Thesis title: Life and Afterlife: Athanasia (immortality) and the figure of Orpheus 

Research: My research examines the history and myth of Orpheus, the ancient world the Thracian inhabited and, inter alia, mapping an overview of his origins. In unravelling discrete strands of the myth, I examine aspects of its development, including ancient Greek concepts of immortality and where the figure of Orpheus has been adapted, adopted and utilised down to contemporary times.

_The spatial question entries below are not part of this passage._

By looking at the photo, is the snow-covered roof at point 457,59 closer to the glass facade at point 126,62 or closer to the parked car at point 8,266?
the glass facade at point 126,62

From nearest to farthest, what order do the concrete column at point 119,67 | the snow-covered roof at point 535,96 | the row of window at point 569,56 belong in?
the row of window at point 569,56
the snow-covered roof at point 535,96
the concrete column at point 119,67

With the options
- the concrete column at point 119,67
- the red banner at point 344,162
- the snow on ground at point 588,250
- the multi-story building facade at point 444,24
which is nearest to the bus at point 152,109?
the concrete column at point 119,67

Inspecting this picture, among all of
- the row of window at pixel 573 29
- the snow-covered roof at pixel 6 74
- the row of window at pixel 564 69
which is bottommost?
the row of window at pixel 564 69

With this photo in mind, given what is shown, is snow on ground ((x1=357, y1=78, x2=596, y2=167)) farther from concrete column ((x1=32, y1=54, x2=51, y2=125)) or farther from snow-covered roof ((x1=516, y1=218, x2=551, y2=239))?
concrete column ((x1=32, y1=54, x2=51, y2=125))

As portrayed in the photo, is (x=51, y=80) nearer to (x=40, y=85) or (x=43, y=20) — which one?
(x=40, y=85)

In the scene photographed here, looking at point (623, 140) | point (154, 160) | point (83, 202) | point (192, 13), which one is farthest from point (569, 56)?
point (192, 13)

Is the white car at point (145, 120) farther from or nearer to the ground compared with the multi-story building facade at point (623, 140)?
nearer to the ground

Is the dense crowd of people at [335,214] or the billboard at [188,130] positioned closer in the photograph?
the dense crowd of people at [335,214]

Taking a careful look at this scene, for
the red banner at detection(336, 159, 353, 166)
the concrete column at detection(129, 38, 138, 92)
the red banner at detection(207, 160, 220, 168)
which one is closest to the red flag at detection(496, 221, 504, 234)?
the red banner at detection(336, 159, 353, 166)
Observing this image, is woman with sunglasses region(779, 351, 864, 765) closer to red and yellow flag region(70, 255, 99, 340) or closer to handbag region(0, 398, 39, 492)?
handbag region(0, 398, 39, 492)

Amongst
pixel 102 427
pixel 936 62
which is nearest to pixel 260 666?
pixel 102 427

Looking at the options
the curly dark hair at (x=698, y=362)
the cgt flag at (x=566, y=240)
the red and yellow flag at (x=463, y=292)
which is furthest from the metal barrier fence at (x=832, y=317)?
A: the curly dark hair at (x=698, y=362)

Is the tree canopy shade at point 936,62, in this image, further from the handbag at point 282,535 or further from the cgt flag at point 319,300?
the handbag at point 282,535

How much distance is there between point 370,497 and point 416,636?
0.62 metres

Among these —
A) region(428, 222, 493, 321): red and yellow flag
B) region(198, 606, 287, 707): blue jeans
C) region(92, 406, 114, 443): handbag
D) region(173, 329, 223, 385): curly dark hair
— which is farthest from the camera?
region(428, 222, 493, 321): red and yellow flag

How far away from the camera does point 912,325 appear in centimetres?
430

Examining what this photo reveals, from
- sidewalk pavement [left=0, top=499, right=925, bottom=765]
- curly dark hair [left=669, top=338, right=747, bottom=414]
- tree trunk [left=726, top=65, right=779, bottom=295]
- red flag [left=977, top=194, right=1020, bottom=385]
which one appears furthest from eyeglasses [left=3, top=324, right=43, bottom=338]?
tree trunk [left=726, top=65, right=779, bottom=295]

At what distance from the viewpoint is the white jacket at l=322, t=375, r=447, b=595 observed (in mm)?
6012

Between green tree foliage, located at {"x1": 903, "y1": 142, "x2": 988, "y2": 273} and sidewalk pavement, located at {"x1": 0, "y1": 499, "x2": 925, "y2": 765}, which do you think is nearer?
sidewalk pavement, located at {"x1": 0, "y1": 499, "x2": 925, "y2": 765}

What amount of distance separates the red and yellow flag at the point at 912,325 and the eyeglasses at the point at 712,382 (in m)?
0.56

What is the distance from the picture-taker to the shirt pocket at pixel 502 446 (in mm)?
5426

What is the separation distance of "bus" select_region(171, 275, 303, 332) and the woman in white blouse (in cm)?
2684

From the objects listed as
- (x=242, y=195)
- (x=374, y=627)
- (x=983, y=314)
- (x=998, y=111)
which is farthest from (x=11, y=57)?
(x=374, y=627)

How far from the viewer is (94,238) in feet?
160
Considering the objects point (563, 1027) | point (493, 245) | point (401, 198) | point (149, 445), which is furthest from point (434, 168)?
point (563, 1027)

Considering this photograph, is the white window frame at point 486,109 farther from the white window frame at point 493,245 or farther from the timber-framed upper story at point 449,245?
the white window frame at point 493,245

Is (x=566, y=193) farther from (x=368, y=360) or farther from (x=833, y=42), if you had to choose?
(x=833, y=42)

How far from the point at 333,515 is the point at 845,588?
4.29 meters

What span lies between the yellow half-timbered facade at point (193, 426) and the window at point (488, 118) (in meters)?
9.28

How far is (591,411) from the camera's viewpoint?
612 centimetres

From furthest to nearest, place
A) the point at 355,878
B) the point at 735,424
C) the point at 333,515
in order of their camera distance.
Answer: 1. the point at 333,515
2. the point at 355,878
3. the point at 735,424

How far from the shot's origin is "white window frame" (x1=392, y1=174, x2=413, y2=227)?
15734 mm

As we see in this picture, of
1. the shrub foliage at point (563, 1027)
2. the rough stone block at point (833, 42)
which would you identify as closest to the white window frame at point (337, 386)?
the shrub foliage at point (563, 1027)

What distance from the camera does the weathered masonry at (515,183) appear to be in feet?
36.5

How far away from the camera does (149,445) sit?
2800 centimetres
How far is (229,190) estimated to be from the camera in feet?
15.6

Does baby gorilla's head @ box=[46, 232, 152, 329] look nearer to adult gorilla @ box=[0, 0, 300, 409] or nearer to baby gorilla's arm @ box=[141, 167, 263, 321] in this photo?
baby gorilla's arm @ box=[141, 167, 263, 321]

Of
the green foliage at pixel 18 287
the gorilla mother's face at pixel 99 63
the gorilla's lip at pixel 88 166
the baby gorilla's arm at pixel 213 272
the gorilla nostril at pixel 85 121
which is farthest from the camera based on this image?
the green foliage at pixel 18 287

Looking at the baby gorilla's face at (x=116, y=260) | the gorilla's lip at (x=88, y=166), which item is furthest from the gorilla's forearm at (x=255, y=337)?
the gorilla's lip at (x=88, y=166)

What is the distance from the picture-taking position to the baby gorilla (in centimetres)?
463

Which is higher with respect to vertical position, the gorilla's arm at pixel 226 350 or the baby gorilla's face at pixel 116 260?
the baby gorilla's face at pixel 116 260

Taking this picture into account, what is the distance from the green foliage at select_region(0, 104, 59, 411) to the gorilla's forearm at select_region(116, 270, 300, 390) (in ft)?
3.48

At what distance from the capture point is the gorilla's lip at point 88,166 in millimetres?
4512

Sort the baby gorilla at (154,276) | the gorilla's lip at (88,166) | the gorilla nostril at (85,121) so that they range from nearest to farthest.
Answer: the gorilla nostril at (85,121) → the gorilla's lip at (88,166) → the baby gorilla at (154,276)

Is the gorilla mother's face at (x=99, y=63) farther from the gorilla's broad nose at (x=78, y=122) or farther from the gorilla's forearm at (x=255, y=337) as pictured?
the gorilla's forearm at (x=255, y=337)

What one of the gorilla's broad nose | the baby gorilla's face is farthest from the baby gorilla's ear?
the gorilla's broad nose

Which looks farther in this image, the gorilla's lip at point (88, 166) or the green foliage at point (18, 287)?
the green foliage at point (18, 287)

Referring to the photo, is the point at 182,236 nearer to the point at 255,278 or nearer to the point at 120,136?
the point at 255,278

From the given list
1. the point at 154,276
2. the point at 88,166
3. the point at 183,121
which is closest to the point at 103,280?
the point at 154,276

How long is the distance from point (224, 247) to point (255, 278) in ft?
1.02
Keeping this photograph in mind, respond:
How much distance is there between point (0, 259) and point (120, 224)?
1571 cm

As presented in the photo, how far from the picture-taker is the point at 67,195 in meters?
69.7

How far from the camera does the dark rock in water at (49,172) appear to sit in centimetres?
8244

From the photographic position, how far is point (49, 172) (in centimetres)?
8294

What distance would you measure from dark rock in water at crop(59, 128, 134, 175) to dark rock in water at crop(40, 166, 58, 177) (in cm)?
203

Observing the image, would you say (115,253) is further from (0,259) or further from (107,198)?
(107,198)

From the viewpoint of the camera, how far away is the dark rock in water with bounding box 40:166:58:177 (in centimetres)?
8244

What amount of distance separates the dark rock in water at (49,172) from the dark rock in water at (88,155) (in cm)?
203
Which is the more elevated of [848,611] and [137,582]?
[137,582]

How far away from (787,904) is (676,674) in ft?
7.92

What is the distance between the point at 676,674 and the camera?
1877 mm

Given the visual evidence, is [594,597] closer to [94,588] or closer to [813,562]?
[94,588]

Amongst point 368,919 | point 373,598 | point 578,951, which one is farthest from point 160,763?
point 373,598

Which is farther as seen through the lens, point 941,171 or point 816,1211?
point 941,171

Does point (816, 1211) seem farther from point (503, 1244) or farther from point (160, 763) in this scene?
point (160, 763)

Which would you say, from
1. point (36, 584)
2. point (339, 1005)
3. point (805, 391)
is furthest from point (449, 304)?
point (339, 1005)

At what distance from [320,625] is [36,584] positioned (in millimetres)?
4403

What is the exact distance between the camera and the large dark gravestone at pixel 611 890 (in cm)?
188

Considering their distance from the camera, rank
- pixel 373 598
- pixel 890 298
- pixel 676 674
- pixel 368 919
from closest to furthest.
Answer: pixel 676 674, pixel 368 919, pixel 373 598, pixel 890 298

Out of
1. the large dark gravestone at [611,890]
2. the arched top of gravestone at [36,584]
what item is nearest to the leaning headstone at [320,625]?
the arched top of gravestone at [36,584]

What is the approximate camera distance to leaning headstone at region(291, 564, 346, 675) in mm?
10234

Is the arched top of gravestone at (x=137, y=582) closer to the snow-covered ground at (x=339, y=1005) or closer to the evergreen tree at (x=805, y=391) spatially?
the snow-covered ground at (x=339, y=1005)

I analyse three modern uses of the myth, re-drawing versions of the figure: a ‘Once & Future Orpheus,’ his metamorphoses as an outsider and agent of change, and his passage symbolism – ‘Don’t look back’. My MA dissertation was in the field of religion and the individual in ancient Greek society. The Greeks were obsessed with the past; it suffused every facet of their culture. The poets and tragedians established in the Greek mind the composition of divine order, and reason (‘logos’) did not remove myth (‘muthos’) from ancient society. The cumulative legacy, and the emotional and social support it provided, was very potent.

Paul Cantz

Thesis title: A Critical Comparison Between Hebraic and Ancient Greek Myths and Motifs Concerning Aging and Death

Research: My research spans the domains of psychoanalysis, mythology, and religious studies. I have published and presented on the topics of the intellectual foundations of psychiatry, the dynamics of religious conversion, death anxiety, cross cultural concepts of femininity, psychodynamics of music, the historical uniqueness of baseball, the connection between misogyny and Antisemitism, the bio-ethical ramifications of the anti-aging movement, and most recently on the rise in popularity of dystopian films and television programs. I am a licensed, board certified clinical psychologist and Associate Director of Training/Associate Professor at Adler University, Chicago, IL; Clinical Assistant Professor of Psychology, Department of Psychiatry at the University of Illinois at Chicago (UIC) College of Medicine; Coordinator for the UIC Program in Religion, Spirituality & Mental Health and an adjunct faculty member at the Spertus Institute for Jewish Learning and Leadership.